- Requisitos do exercício:
1. Liste todas as expressões que aparecem entre aspas no texto sobre peixinhos dados como brinde.
2. No texto sobre peixinhos dados como brinde, transcreva a passagem que começa em "Quantos pais, em" e termina em "sanitário, sabe-se lá.", trocando "aquário" por "tanque".

- Trecho apresentado:
========
Um absurdo que “coisifiquem” um ser vivo pleno, tirando-o de seu habitat, para dá-lo a crianças, como se um brinde fosse!

Quantos pais, em casos assim, não devem se livrar dos peixinhos na primeira oportunidade, já que o recebem num pequeno saco plástico com água, dependendo, naturalmente, da aquisição de um aquário para conservá-lo em casa. Se não o fazem, descartam-no, ainda no asfalto ou no vaso sanitário, sabe-se lá.

“Deus criou os pássaros; e os homens, as gaiolas”, dizia Rubem Alves. No caso dos peixes, os aquários, o cativeiro dos peixinhos “sobreviventes” – alguns, minúsculos, sem espaço até para que movam suas nadadeiras ou barbatanas.
========
- Dados do exercício:
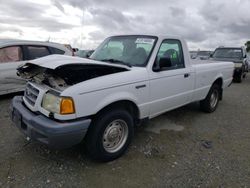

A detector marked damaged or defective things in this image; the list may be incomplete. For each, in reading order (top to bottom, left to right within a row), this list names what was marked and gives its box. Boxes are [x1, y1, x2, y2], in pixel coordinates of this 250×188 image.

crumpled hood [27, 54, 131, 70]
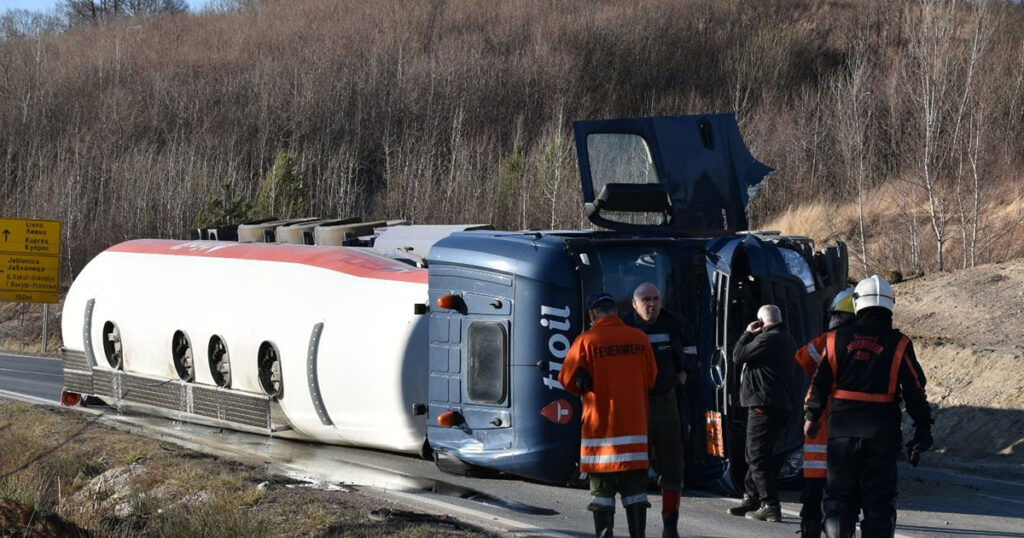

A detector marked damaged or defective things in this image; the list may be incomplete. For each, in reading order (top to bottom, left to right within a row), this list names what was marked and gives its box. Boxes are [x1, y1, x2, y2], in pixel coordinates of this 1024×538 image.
========
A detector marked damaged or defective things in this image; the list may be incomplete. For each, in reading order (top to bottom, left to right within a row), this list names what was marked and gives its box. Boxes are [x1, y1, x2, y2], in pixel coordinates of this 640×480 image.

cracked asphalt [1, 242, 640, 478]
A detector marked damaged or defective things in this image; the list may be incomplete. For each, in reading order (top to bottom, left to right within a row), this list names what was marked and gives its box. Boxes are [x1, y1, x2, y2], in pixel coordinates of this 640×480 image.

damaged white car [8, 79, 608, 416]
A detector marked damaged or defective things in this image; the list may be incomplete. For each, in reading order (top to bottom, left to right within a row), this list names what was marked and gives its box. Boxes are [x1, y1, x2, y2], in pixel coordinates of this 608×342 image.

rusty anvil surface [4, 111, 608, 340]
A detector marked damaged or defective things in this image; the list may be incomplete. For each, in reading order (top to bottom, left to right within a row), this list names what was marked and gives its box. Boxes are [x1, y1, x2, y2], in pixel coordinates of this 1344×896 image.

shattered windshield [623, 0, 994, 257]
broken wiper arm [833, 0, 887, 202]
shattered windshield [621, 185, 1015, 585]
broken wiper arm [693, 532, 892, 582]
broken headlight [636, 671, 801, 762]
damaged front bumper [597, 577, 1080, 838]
========
- Exercício resolvido:
1.
“coisifiquem”
“Deus criou os pássaros; e os homens, as gaiolas”
“sobreviventes”

2.
Quantos pais, em casos assim, não devem se livrar dos peixinhos na primeira oportunidade, já que o recebem num pequeno saco plástico com água, dependendo, naturalmente, da aquisição de um tanque para conservá-lo em casa. Se não o fazem, descartam-no, ainda no asfalto ou no vaso sanitário, sabe-se lá.